- PAGE EXTRACT:
-- BEGIN --
In Mexico, the manual inspection of apple quality presents limitations that can be addressed through automation [2]. In recent years, computer vision has advanced rapidly, and artificial intelligence (AI) has become a powerful tool in this field [3]. AI algorithms can analyze images of agricultural products to asses attributes such as the size, shape, color, ripeness, quality, and defects [4,5]. However, many current solutions require considerable computational resources, often relying on specialized units (GPUs) to process the large number of operations demanded by AI’s deep neural networks. These networks consist of numerous layers and millions of interconnected neurons, making them highly powerful in terms of processing and learning capacity [6]. Nonetheless, training such deep networks requires substantial amounts of data and considerable computational resources.

This high cost can hinder the adoption of vision systems in rural or medium-scale agricultural settings, where budgets are often more limited and infrastructure is restricted [7]. For instance, real-time fruit inspection in orchards or packing lines demands fast data processing and immediate feedback; however, many rural facilities lack large GPU clusters or a stable power supply. Consequently, there is a need for efficient and lightweight solutions that maintain a high accuracy without requiring expensive hardware or energy resources.

The objective of this study was to develop a solution for damage detection in four apple cultivars (Gala, Golden, Granny Smith, and Red Delicious) that addresses the limitations of low-efficiency in situ vision systems while also meeting strict real-time constraints. In this sense, our main contribution lay in modifying the YOLO architecture [8] by reducing the number of layers and filters, as well as removing layers from the detection heads. In a controlled environment, such as a conveyor belt, factors like the apple’s aspect ratio, lighting conditions, and fruit occlusion remain relatively stable, allowing the network to be simplified and enabling real-time inference.

Our research methodology was based on designing an ablation study that involved several baseline architectures in order to achieve a good trade-off between computational reduction and performance. To validate the effectiveness and efficiency of the found lightweight architecture, we conducted a two-step evaluation. First, we compared its performance against the YOLOv3-Tiny, YOLOv4-Tiny, and YOLOv5-s architectures. Our lightweight architecture achieved high accuracy and sensitivity values that ranged from 94% to 99%. Second, we implemented the architecture on a Jetson Xavier NX board, which achieved a processing speed of 37 FPS for apple detection and the classification of potential damage.
-- END --
- INFORMATION PROVIDED:
-- BEGIN --
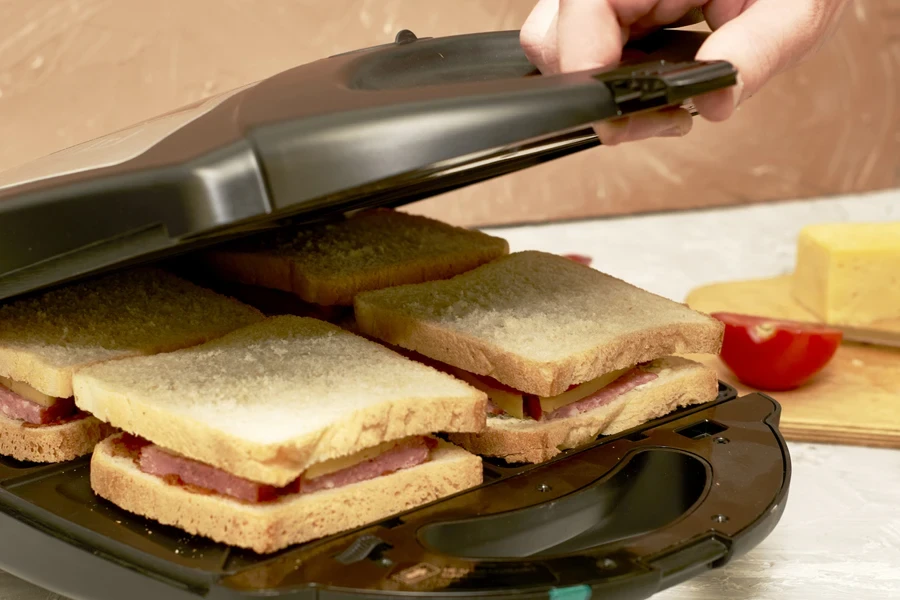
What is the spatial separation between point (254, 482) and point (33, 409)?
51 cm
-- END --
- SET OF TASKS:
**a.** Would you repeat the passage on apple damage detection, everything from "The objective of" down to "enabling real-time inference."?
**b.** Can you go on with the passage on apple damage detection from the point where it stops?

- ANSWERS TO EACH TASK:
**a.**
The objective of this study was to develop a solution for damage detection in four apple cultivars (Gala, Golden, Granny Smith, and Red Delicious) that addresses the limitations of low-efficiency in situ vision systems while also meeting strict real-time constraints. In this sense, our main contribution lay in modifying the YOLO architecture [8] by reducing the number of layers and filters, as well as removing layers from the detection heads. In a controlled environment, such as a conveyor belt, factors like the apple’s aspect ratio, lighting conditions, and fruit occlusion remain relatively stable, allowing the network to be simplified and enabling real-time inference.

**b.**
This document is organized as follows: Section Related Work provides an overview of techniques and methods reported in the literature for apple damage detection. Section 2.1 describes the design and construction of a conveyor belt system used for collecting apple images. Section 2.2 details the RGB image dataset utilized in this work. Section 2.3 outlines the proposed solution for apple damage detection, while Section 2.6 elaborates on the experimental design, including the metrics and hardware requirements for implementation. Section 3 presents the experimental results, Section 4 discusses these findings, and Section 5 concludes the paper.

Related Work

Numerous scientific studies explored fruit quality assessment, where many relied on destructive techniques. In contrast, artificial vision was proven effective at classifying damage in various fruits. For instance, Zhang et al. [9] developed a self-propelled apple harvester equipped with an in-field sorting machine that utilizes computer vision to make decisions based on color, size, shape, and defects, and it demonstrated a high inspection speed at low cost. Similarly, Lu and Lu [10] enhanced defect detection by incorporating fruit surface characteristics, including the presence of stems and calyxes.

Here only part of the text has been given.